• EXERCISE
Without the pictures, output the records below word for word.

[Dataset excerpts]
^^^^^^^^^^^^^^^^
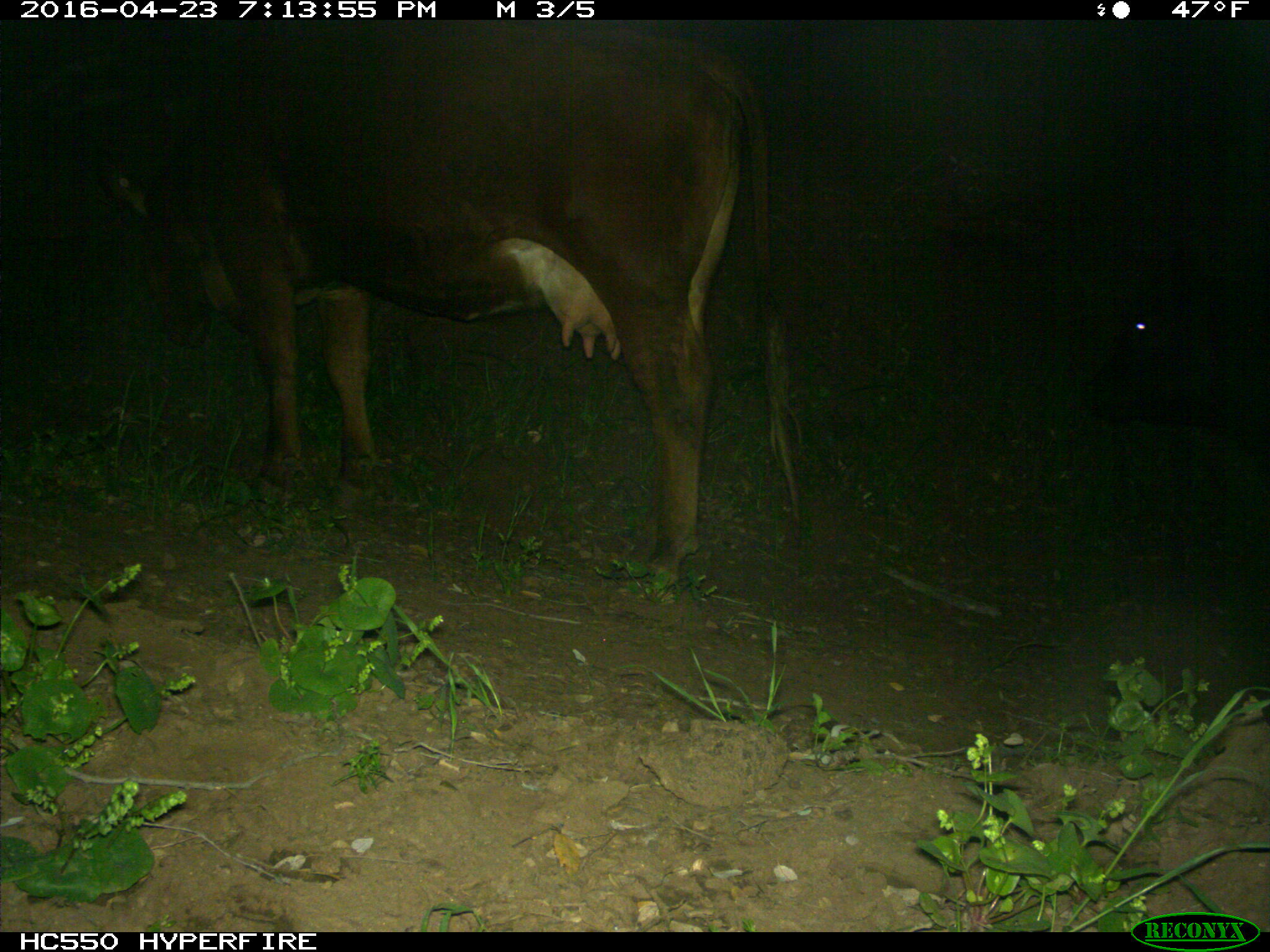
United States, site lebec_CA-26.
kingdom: Animalia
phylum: Chordata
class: Mammalia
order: Artiodactyla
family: Bovidae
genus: Bos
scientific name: Bos taurus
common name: domestic cow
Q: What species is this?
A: Bos taurus (domestic cow).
^^^^^^^^^^^^^^^^
• THE COMPLETED TASK
United States, site lebec_CA-26.
kingdom: Animalia
phylum: Chordata
class: Mammalia
order: Artiodactyla
family: Bovidae
genus: Bos
scientific name: Bos taurus
common name: domestic cow
Q: What species is this?
A: Bos taurus (domestic cow).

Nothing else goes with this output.